Monday, Jun. 11, 1990

Mistaken by Millenniums

Ever since its development in the 1940s, radiocarbon dating has been a vital tool for historians and paleontologists trying to pinpoint the ages of everything from ancient animal bones to prehistoric human settlements to Egyptian mummies. By measuring the decay of the natural radioactive isotope carbon 14, which almost all organisms ingest while they are alive, scientists can estimate how long it has been since an animal or plant died.

But those estimates, while valuable, are also known to be somewhat uncertain. Last week geologists at the Lamont-Doherty Geological Laboratory in - Palisades, N.Y., offered firm evidence of just how uncertain. Writing in Nature, they showed that some radiocarbon dates may be off by as much as 3,500 years -- possibly enough to force a change in current thinking on such important questions as exactly when humans first reached the Americas.

The technique the geologists used was based on another sort of radioactive decay. Organisms contain traces of uranium, which degrades into thorium.
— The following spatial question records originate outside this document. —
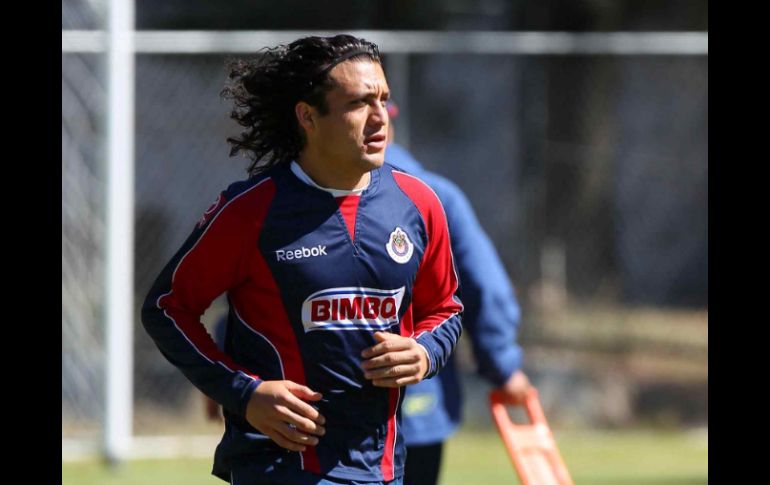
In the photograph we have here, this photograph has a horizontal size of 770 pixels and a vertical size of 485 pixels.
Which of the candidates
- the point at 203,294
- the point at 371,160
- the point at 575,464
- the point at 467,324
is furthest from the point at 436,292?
the point at 575,464

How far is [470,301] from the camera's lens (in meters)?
5.27

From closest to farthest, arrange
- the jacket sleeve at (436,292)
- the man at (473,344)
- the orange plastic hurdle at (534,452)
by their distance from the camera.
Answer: the jacket sleeve at (436,292)
the orange plastic hurdle at (534,452)
the man at (473,344)

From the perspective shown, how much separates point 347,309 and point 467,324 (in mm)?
1772

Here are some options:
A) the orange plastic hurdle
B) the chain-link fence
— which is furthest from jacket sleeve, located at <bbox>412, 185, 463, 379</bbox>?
the chain-link fence

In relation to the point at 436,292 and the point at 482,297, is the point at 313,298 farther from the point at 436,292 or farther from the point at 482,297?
the point at 482,297

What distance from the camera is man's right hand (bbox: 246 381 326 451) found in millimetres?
3506

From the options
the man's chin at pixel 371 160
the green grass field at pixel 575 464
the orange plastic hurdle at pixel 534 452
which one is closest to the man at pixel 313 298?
the man's chin at pixel 371 160

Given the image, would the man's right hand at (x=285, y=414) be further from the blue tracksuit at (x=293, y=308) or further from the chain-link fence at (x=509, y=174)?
the chain-link fence at (x=509, y=174)

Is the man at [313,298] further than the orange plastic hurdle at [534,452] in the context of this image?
No

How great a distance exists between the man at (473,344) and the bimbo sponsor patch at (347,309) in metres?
1.44

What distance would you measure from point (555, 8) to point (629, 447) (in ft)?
11.4

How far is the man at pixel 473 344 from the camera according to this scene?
5.14 meters
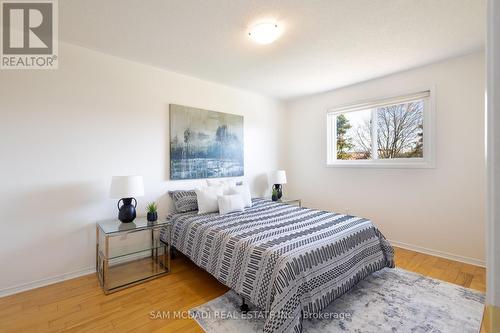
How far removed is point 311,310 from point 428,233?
2.37 meters

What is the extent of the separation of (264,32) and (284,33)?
0.73ft

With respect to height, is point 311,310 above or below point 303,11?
below

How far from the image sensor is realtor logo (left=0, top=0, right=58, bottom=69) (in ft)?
6.43

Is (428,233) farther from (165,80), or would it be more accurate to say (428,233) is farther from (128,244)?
(165,80)

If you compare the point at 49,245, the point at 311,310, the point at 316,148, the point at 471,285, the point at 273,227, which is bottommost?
the point at 471,285

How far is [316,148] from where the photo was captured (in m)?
4.29

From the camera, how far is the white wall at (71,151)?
2213mm

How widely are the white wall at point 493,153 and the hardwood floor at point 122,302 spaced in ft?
6.23

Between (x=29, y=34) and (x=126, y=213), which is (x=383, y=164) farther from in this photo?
(x=29, y=34)

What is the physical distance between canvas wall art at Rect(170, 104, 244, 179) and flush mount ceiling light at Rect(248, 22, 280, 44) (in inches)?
58.4

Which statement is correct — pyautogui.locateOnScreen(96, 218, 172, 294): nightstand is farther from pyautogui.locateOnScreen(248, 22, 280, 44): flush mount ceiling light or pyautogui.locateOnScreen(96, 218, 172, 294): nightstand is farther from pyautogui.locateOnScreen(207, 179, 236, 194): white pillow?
pyautogui.locateOnScreen(248, 22, 280, 44): flush mount ceiling light

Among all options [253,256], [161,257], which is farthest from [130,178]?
[253,256]

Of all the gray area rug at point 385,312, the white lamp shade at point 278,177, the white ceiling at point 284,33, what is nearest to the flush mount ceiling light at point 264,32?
the white ceiling at point 284,33

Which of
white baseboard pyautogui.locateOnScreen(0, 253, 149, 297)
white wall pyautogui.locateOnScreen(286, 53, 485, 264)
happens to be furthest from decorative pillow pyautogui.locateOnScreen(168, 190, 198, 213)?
white wall pyautogui.locateOnScreen(286, 53, 485, 264)
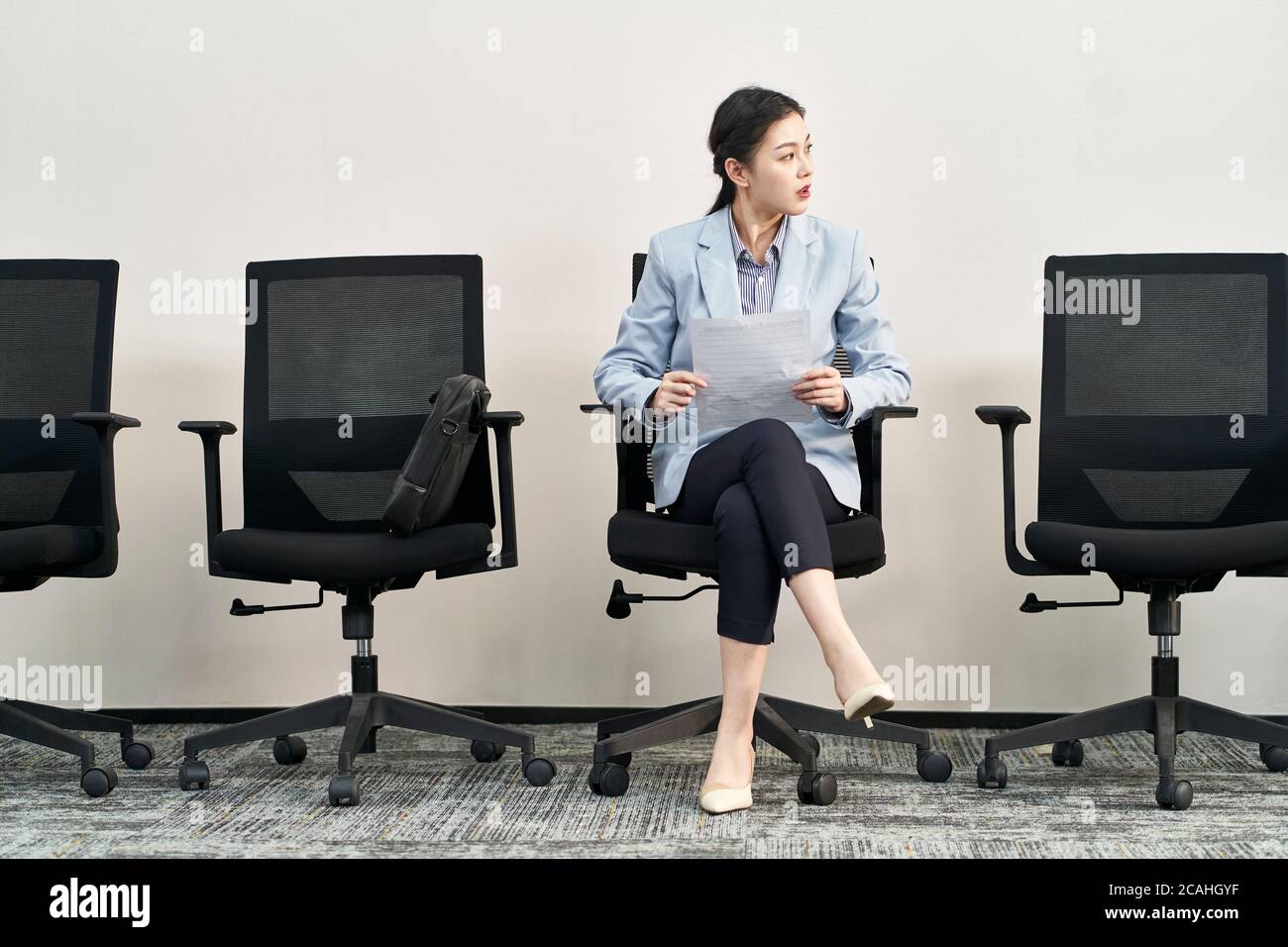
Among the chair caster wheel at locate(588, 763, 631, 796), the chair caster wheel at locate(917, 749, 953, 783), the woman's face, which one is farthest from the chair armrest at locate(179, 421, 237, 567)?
the chair caster wheel at locate(917, 749, 953, 783)

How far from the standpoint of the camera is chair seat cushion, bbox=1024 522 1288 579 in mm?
2395

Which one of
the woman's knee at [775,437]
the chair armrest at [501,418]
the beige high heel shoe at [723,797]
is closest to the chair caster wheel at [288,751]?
the chair armrest at [501,418]

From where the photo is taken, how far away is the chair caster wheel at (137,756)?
276cm

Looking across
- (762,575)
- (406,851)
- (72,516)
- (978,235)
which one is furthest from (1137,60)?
(72,516)

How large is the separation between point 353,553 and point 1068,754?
154 cm

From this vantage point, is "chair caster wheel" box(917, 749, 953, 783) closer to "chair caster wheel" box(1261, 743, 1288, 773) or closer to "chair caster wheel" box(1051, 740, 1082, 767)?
"chair caster wheel" box(1051, 740, 1082, 767)

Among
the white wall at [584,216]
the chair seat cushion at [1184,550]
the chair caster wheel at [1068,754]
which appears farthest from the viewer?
the white wall at [584,216]

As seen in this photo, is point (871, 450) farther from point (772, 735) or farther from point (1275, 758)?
point (1275, 758)

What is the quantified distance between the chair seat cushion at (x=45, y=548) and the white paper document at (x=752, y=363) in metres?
1.30

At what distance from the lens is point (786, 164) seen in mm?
2594

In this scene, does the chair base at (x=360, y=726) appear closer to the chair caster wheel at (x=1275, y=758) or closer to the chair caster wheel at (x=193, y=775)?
the chair caster wheel at (x=193, y=775)

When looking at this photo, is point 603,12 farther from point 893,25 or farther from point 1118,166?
point 1118,166

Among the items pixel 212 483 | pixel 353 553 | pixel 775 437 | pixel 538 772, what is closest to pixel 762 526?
pixel 775 437

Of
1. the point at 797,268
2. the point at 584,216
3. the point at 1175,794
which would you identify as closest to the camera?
the point at 1175,794
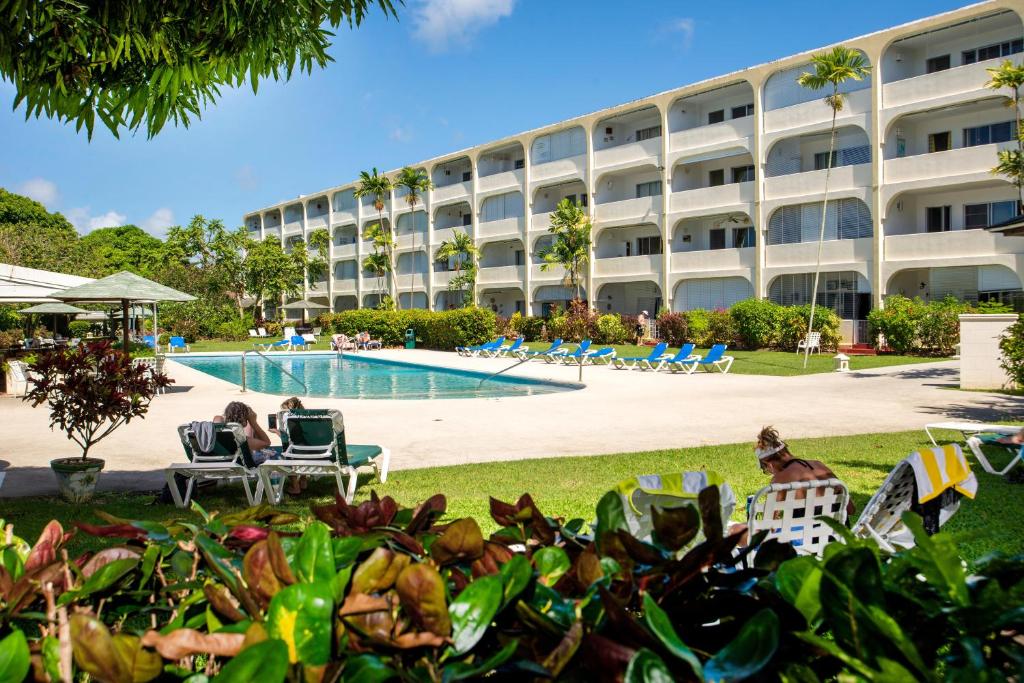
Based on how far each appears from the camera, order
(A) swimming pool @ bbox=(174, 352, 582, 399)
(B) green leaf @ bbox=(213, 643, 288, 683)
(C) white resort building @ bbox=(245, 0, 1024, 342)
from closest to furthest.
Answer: (B) green leaf @ bbox=(213, 643, 288, 683), (A) swimming pool @ bbox=(174, 352, 582, 399), (C) white resort building @ bbox=(245, 0, 1024, 342)

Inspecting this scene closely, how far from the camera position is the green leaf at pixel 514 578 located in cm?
133

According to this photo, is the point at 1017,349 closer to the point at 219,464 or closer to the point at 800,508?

The rate of decay is known, and by measuring the relative amounts of the two substances in a sample, age can be accurately calculated.

In this case, samples came from a coral reef off Barbados. Carbon 14 and uranium-thorium dating largely agreed for pieces of coral up to about 9,000 years old. But for older pieces the findings diverged, with a maximum disparity of 3,500 years for coral about 20,000 years old.

Why did the scientists assume that the uranium-thorium tests were right and the carbon 14 tests wrong? For one thing, the carbon datings pointed to the strange conclusion that ice ages, thought to be related to changes in the earth's orbit around the sun, have mysteriously lagged behind those changes by a few thousand years. But uranium-thorium dating shows no such lag. Moreover, carbon 14 levels in the air -- and thus the amount ingested by organisms -- are known to vary over time, and that can affect the results of carbon dating.

Uranium-thorium has another advantage besides accuracy: it can be used to date objects up to 500,000 years old, while carbon 14 is good for only a few tens of thousands of years at best. The one drawback of the uranium-thorium technique is that it is useful mostly for marine animals and plants; uranium is more common in seawater than on the surface of the land. Scientists will no doubt continue to use all possible dating methods in the quest to construct an ever more accurate chronology of the earth's history.